Solved: dpct failed to create file with invalid argument on Windows10

Jim · ‎04-26-2020

Hi all

I try to use dpct-beta05 on Windows 10 Version 1919 OS build 18363.778

The tested CUDA toolkit version is v10.2

The error looks like:

>dpct vector_add.cu
NOTE: Could not auto-detect compilation database for file 'vector_add.cu' in 'C:\Users\jim\Workspace\cudatest' or any parent directory.
The directory "dpct_output" is used as "out-root"
Processing: C:\Users\jim\Workspace\cudatest\vector_add.cu
[ERROR] Create file : d:\workspace\cudatest\dpct_outputc:\users\jim\workspace\cudatest\vector_add.dp.cpp fail: invalid argument
dpct exited with code: -2 (Error: Saving output file(s))

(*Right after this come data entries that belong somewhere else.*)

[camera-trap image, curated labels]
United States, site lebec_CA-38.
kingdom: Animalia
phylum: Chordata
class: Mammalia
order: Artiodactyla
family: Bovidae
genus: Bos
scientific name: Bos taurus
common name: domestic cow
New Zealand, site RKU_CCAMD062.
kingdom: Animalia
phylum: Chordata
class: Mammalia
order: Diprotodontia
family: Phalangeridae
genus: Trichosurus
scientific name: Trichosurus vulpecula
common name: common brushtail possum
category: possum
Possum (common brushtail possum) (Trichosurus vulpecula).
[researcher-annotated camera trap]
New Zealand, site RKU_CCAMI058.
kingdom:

BTW This process is ok on Ubuntu 18.04 with same dpct and CUDA toolkit version.

PS: dpct seems have no verbose output and on windows I don't know how to strace.

Thanks

JenniferJ · ‎03-19-2021

Hello all,

this issue has been fixed sometime ago. it is working on Windows now. The generated code is also compiled ok with dpcpp, and runs ok as well.

There're always improvements and new added support for additional APIs in the dpct for each release. Please make sure to download and install the latest release of oneAPI Base Toolkit.

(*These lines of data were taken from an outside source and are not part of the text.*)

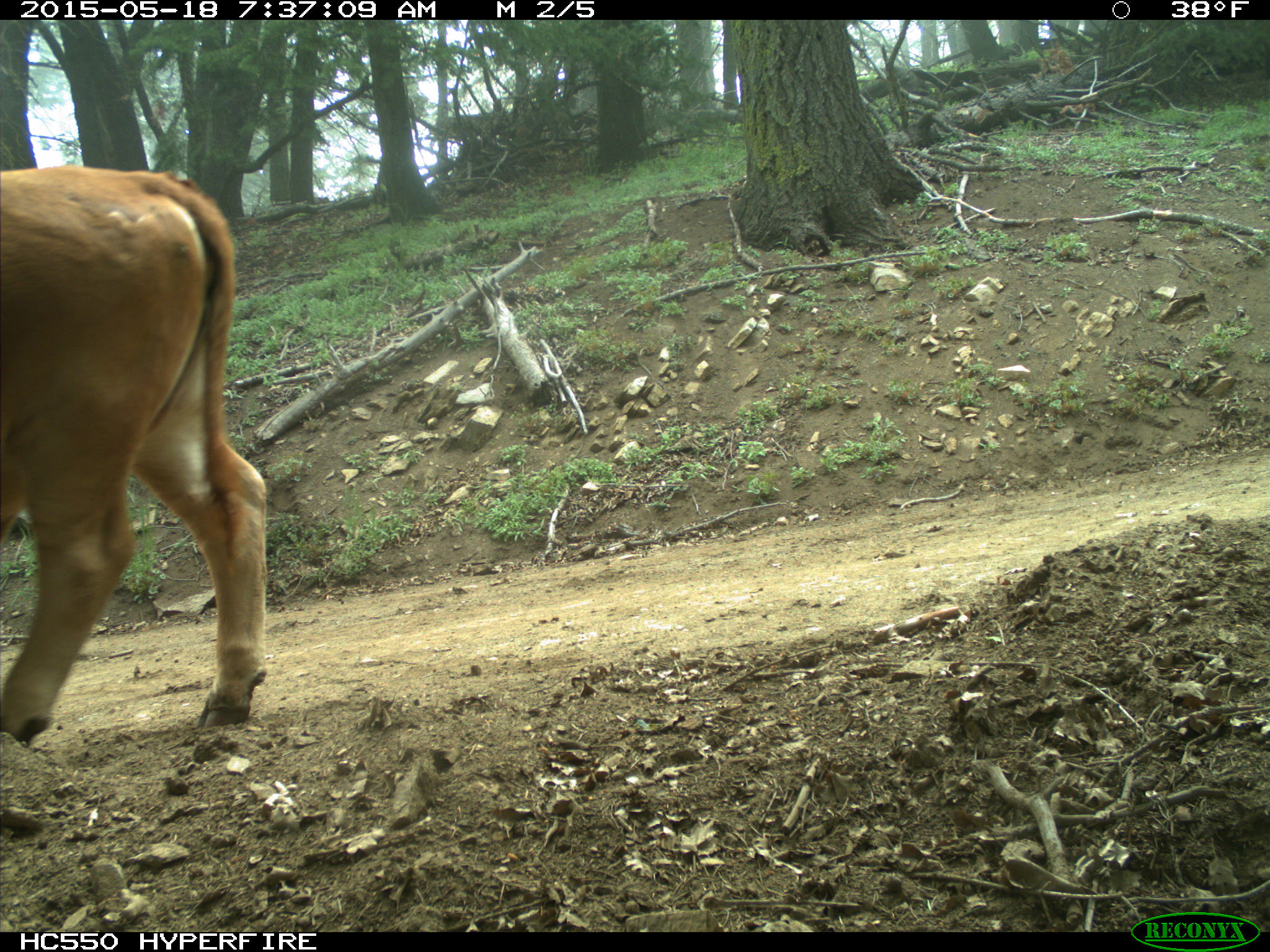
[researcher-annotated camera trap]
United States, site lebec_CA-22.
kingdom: Animalia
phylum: Chordata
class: Mammalia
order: Artiodactyla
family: Bovidae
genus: Bos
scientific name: Bos taurus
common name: domestic cow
Bos taurus (domestic cow).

View solution in original post

GouthamK_Intel · ‎04-27-2020

Hi Jim,

Thanks for reaching out to us!

Our team is working on your query, we will get back to you.

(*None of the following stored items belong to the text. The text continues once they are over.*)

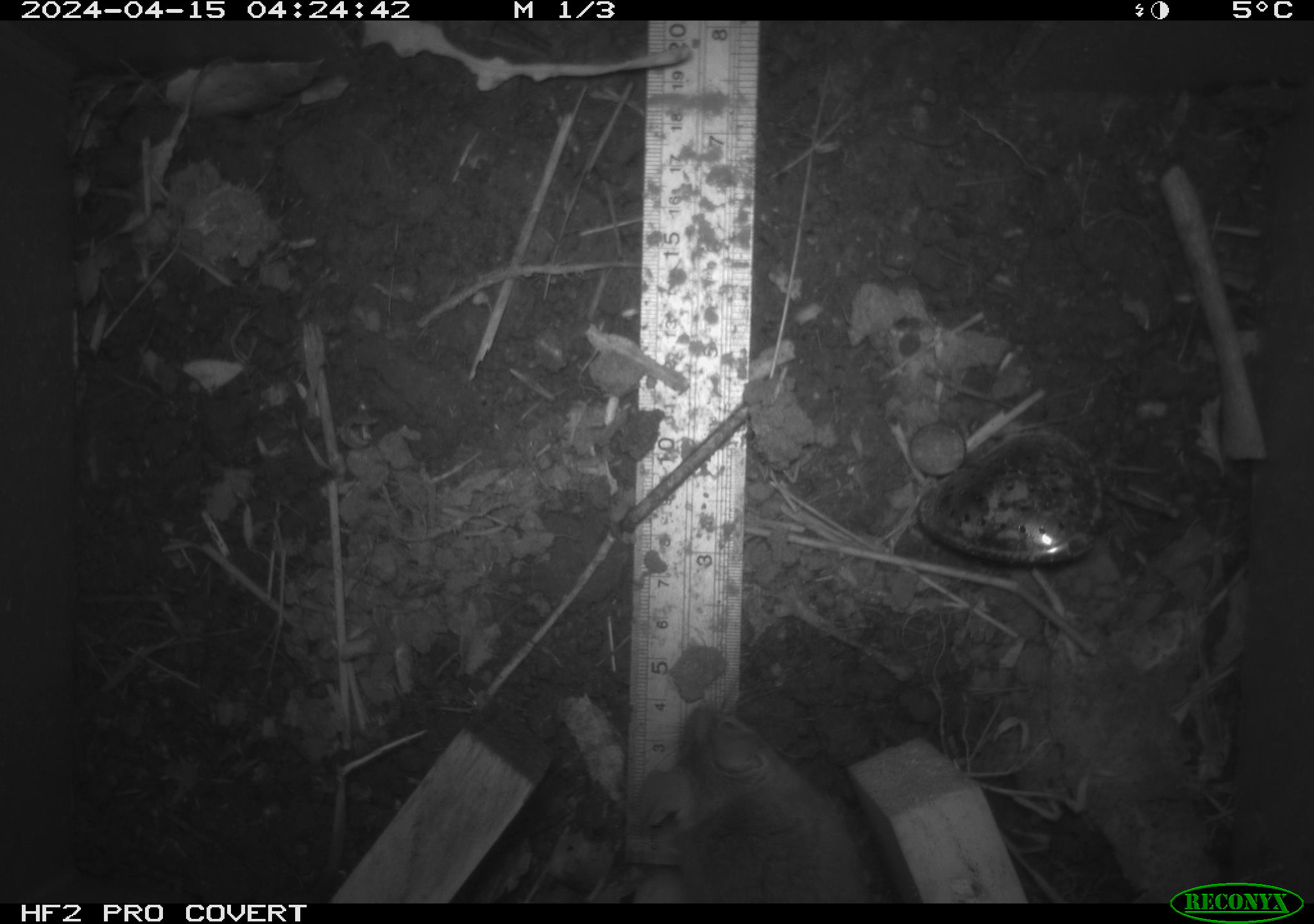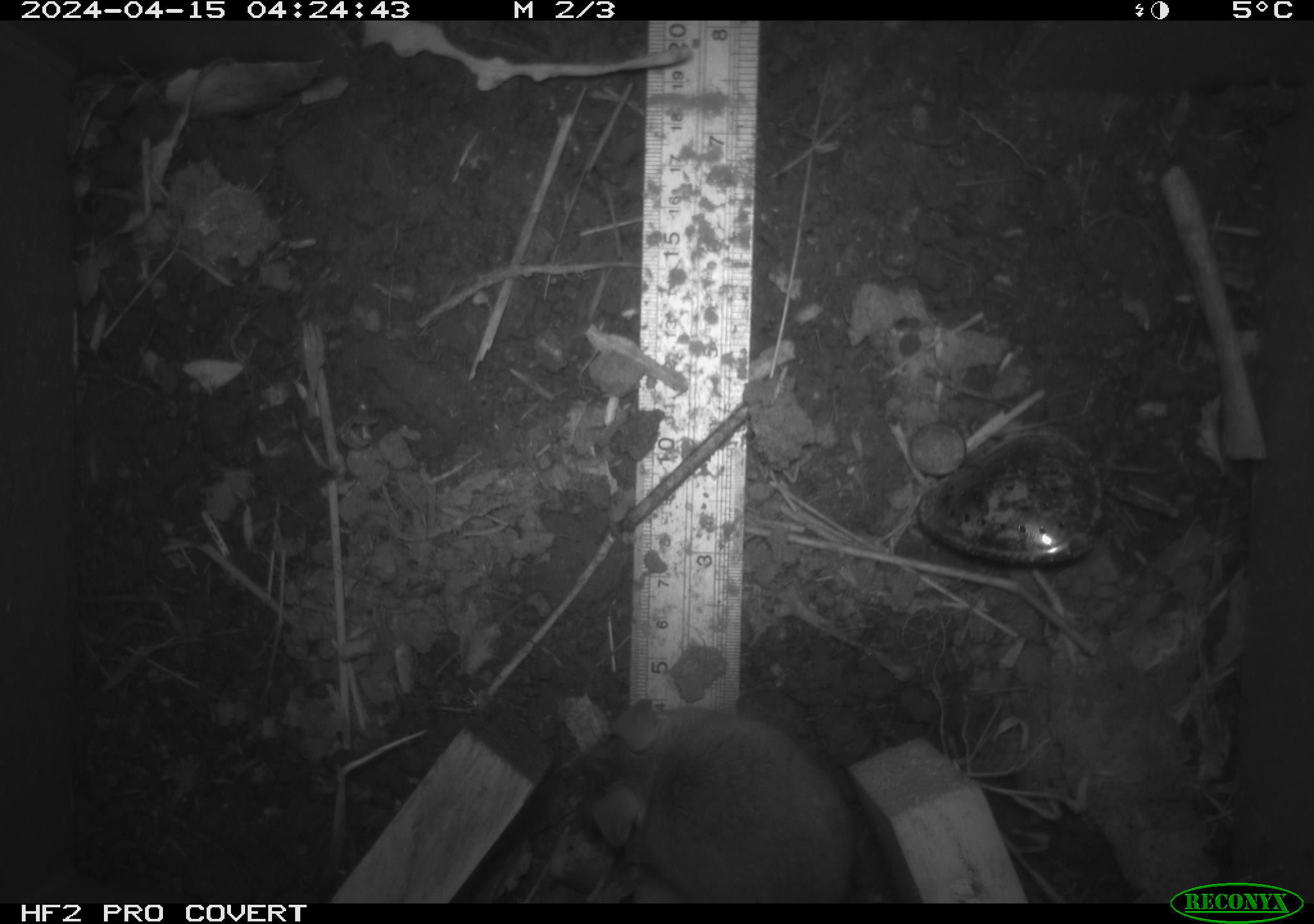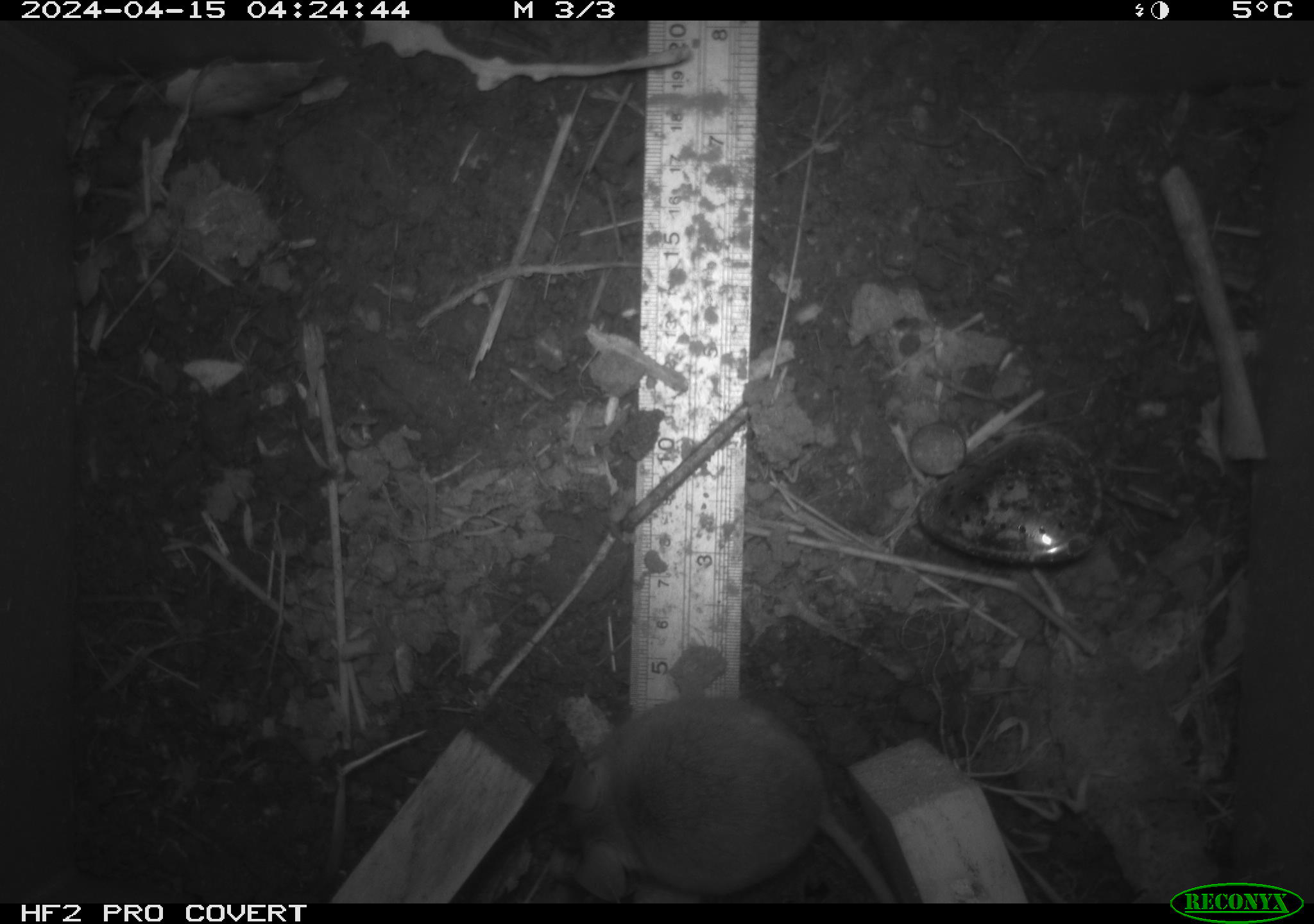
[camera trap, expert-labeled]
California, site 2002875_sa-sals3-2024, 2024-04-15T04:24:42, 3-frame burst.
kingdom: Animalia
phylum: Chordata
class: Mammalia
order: Rodentia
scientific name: Rodentia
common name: mouse species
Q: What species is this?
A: Mouse species (Rodentia).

Could you please share the source code if possible. So that it will be helpful to investigate more regarding the issue you are facing.

Regards

Goutham

Jim · ‎04-29-2020

Hi Goutham,

My code is really easy:

#include <cuda.h>
#include <stdio.h>
#define VECTOR_SIZE 256

__global__ void VectorAddKernel(float* A, float* B, float* C)
{
    A[threadIdx.x] = threadIdx.x + 1.0f;
    B[threadIdx.x] = threadIdx.x + 1.0f;
    C[threadIdx.x] = A[threadIdx.x] + B[threadIdx.x];
}

int main()
{
    float *d_A, *d_B, *d_C;
	
    cudaMalloc(&d_A, VECTOR_SIZE*sizeof(float));
    cudaMalloc(&d_B, VECTOR_SIZE*sizeof(float));
    cudaMalloc(&d_C, VECTOR_SIZE*sizeof(float));
    
    VectorAddKernel<<<1, VECTOR_SIZE>>>(d_A, d_B, d_C);
    
    float Result[VECTOR_SIZE] = { };
    cudaMemcpy(Result, d_C, VECTOR_SIZE*sizeof(float), cudaMemcpyDeviceToHost);

    cudaFree(d_A);
    cudaFree(d_B);
    cudaFree(d_C);

    for (int i = 0; i < VECTOR_SIZE; i++) {
        if (i % 16 == 0) {
            printf("\n");
        }
        printf("%f ", Result);    
    }
	
    return 0;
}

I suspect if some syscall failed in dpct on Windows 10, because dpct failed with "fail: invalid argument"

Thanks

GouthamK_Intel · ‎04-30-2020

Hi Jim,

Thanks, for providing the source code.

We are able to migrate the same source code successfully without any errors. Below are my system environment details.

OS Version: Windows10

oneAPI Basekit Version: 2021.1-beta05

CUDA Toolkit Version: 10.1

However, to investigate more on your issue, we have escalated this to the concerned team.

Regards

Goutham

JenniferJ · ‎03-19-2021

Hello all,

this issue has been fixed sometime ago. it is working on Windows now. The generated code is also compiled ok with dpcpp, and runs ok as well.

There're always improvements and new added support for additional APIs in the dpct for each release. Please make sure to download and install the latest release of oneAPI Base Toolkit.